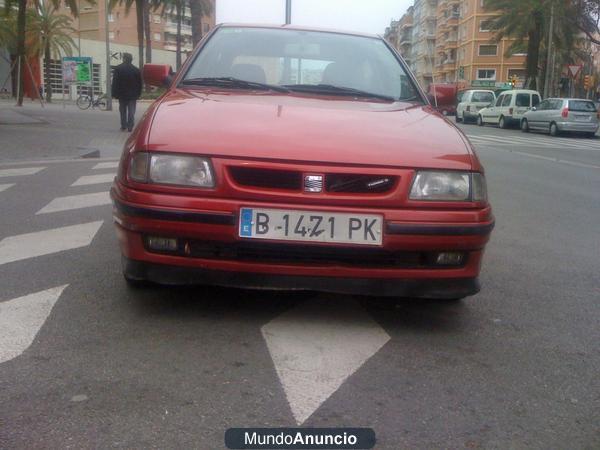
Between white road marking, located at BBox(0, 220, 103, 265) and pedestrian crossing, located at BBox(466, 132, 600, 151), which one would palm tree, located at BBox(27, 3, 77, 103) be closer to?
pedestrian crossing, located at BBox(466, 132, 600, 151)

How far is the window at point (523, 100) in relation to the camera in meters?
32.9

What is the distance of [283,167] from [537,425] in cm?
147

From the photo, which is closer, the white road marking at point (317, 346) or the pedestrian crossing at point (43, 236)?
the white road marking at point (317, 346)

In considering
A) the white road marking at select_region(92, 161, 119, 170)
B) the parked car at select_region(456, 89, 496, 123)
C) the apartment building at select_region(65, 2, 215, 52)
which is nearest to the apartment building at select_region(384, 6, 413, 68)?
the apartment building at select_region(65, 2, 215, 52)

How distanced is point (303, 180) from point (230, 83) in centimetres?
141

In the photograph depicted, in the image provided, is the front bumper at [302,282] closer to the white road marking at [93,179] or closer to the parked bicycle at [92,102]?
the white road marking at [93,179]

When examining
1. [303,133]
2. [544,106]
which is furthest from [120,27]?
[303,133]

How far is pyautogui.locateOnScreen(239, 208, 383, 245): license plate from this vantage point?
3.19 m

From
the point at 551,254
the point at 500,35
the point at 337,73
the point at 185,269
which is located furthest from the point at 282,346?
the point at 500,35

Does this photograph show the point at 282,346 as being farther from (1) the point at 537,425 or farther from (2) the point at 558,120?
(2) the point at 558,120

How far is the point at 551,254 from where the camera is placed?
566cm

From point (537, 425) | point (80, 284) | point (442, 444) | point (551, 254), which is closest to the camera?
point (442, 444)

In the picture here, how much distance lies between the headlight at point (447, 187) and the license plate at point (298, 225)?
289 mm

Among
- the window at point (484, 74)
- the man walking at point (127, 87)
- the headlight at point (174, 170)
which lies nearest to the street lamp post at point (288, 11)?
the man walking at point (127, 87)
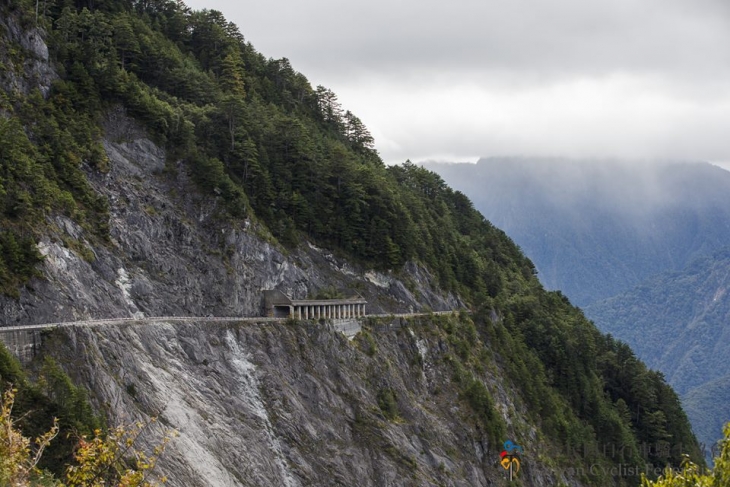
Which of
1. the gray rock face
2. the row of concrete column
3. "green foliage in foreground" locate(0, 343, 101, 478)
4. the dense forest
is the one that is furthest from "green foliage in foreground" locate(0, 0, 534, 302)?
"green foliage in foreground" locate(0, 343, 101, 478)

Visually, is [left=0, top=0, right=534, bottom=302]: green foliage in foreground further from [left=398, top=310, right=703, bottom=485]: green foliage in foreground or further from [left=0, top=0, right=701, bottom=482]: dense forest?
[left=398, top=310, right=703, bottom=485]: green foliage in foreground

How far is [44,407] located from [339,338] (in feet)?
123

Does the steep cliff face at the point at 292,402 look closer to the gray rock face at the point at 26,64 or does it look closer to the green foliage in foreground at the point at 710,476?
the gray rock face at the point at 26,64

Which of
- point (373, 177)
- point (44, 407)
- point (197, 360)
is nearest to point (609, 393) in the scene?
point (373, 177)

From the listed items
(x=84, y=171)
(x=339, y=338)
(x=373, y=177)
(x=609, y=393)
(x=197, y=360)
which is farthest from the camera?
(x=609, y=393)

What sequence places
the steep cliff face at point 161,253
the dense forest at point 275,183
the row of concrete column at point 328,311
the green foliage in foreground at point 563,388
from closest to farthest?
1. the steep cliff face at point 161,253
2. the dense forest at point 275,183
3. the row of concrete column at point 328,311
4. the green foliage in foreground at point 563,388

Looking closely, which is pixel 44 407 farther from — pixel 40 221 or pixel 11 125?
pixel 11 125

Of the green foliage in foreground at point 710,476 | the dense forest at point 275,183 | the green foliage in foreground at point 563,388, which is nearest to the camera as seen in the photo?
Result: the green foliage in foreground at point 710,476

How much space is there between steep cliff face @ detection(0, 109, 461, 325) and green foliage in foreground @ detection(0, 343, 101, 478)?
14.2 meters

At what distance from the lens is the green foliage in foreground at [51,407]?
42000mm

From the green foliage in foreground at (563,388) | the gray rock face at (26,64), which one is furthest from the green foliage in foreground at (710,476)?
the gray rock face at (26,64)

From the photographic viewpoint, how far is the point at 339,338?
78688mm

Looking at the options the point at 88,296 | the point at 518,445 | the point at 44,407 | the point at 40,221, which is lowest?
the point at 518,445

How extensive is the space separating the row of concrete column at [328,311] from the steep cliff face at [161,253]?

* [INSTRUCTION]
Could you copy all of the material above word for word, leaving the pictures out?

* [TASK RESPONSE]
Between white road marking, located at BBox(0, 220, 103, 265) and pedestrian crossing, located at BBox(466, 132, 600, 151), which one would palm tree, located at BBox(27, 3, 77, 103) be closer to?
pedestrian crossing, located at BBox(466, 132, 600, 151)

How far is the window at point (523, 100) in relation to the camera in meters?
32.9

What is the distance of [283,167] from [537,425] in cm?
147

From the photo, which is closer, the white road marking at point (317, 346) or the pedestrian crossing at point (43, 236)?
the white road marking at point (317, 346)

In considering
A) the white road marking at select_region(92, 161, 119, 170)
B) the parked car at select_region(456, 89, 496, 123)
C) the apartment building at select_region(65, 2, 215, 52)
which is nearest to the apartment building at select_region(384, 6, 413, 68)?
the apartment building at select_region(65, 2, 215, 52)

How distanced is point (303, 180) from point (230, 83) in centimetres?
141

In the photograph depicted, in the image provided, is the front bumper at [302,282] closer to the white road marking at [93,179] or closer to the parked bicycle at [92,102]?
the white road marking at [93,179]

When examining
1. [303,133]
2. [544,106]
which is furthest from [120,27]?
[303,133]

How far is pyautogui.locateOnScreen(239, 208, 383, 245): license plate from this vantage point?
3.19 m

From
the point at 551,254
the point at 500,35
the point at 337,73
the point at 185,269
which is located furthest from the point at 282,346?
the point at 500,35

Does this photograph show the point at 282,346 as being farther from (1) the point at 537,425 or farther from (2) the point at 558,120?
(2) the point at 558,120

How far is the point at 551,254 from where the camera is placed?
566cm

From point (537, 425) | point (80, 284) | point (442, 444) | point (551, 254), which is closest to the camera?
point (442, 444)

In the picture here, how much distance lies between the headlight at point (447, 187) and the license plate at point (298, 225)?
289 mm

Among
- the window at point (484, 74)
- the man walking at point (127, 87)
- the headlight at point (174, 170)
which lies nearest to the street lamp post at point (288, 11)?
the man walking at point (127, 87)
Which of
1. the gray rock face
2. the row of concrete column
3. "green foliage in foreground" locate(0, 343, 101, 478)
4. the dense forest
is the one that is furthest from "green foliage in foreground" locate(0, 0, 534, 302)?
"green foliage in foreground" locate(0, 343, 101, 478)

Visually, is [left=0, top=0, right=534, bottom=302]: green foliage in foreground further from [left=398, top=310, right=703, bottom=485]: green foliage in foreground or further from [left=0, top=0, right=701, bottom=482]: dense forest?
[left=398, top=310, right=703, bottom=485]: green foliage in foreground

How far is [44,407] located from [339,338] (in feet)?
123

Does the steep cliff face at the point at 292,402 look closer to the gray rock face at the point at 26,64 or does it look closer to the green foliage in foreground at the point at 710,476?
the gray rock face at the point at 26,64

Which of
- point (373, 177)
- point (44, 407)
- point (197, 360)
is nearest to point (609, 393) in the scene?
point (373, 177)

From the listed items
(x=84, y=171)
(x=339, y=338)
(x=373, y=177)
(x=609, y=393)
(x=197, y=360)
which is farthest from the camera?
(x=609, y=393)

What sequence places
the steep cliff face at point 161,253
the dense forest at point 275,183
the row of concrete column at point 328,311
the green foliage in foreground at point 563,388
from closest to farthest?
1. the steep cliff face at point 161,253
2. the dense forest at point 275,183
3. the row of concrete column at point 328,311
4. the green foliage in foreground at point 563,388

Looking closely, which is pixel 44 407 farther from — pixel 40 221 or pixel 11 125?
pixel 11 125

Of the green foliage in foreground at point 710,476 | the dense forest at point 275,183 | the green foliage in foreground at point 563,388, which is nearest to the camera as seen in the photo?
Result: the green foliage in foreground at point 710,476

How much space is there between steep cliff face @ detection(0, 109, 461, 325) and green foliage in foreground @ detection(0, 343, 101, 478)?
14.2 meters

At what distance from the lens is the green foliage in foreground at [51,407]?
42000mm

From the green foliage in foreground at (563,388) | the gray rock face at (26,64), which one is furthest from the green foliage in foreground at (710,476)?
the gray rock face at (26,64)

From the photographic viewpoint, how far is the point at 339,338?
78688mm

Looking at the options the point at 88,296 | the point at 518,445 | the point at 44,407 | the point at 40,221, which is lowest?
the point at 518,445

How extensive is the space separating the row of concrete column at [328,311] from the steep cliff face at [161,253]?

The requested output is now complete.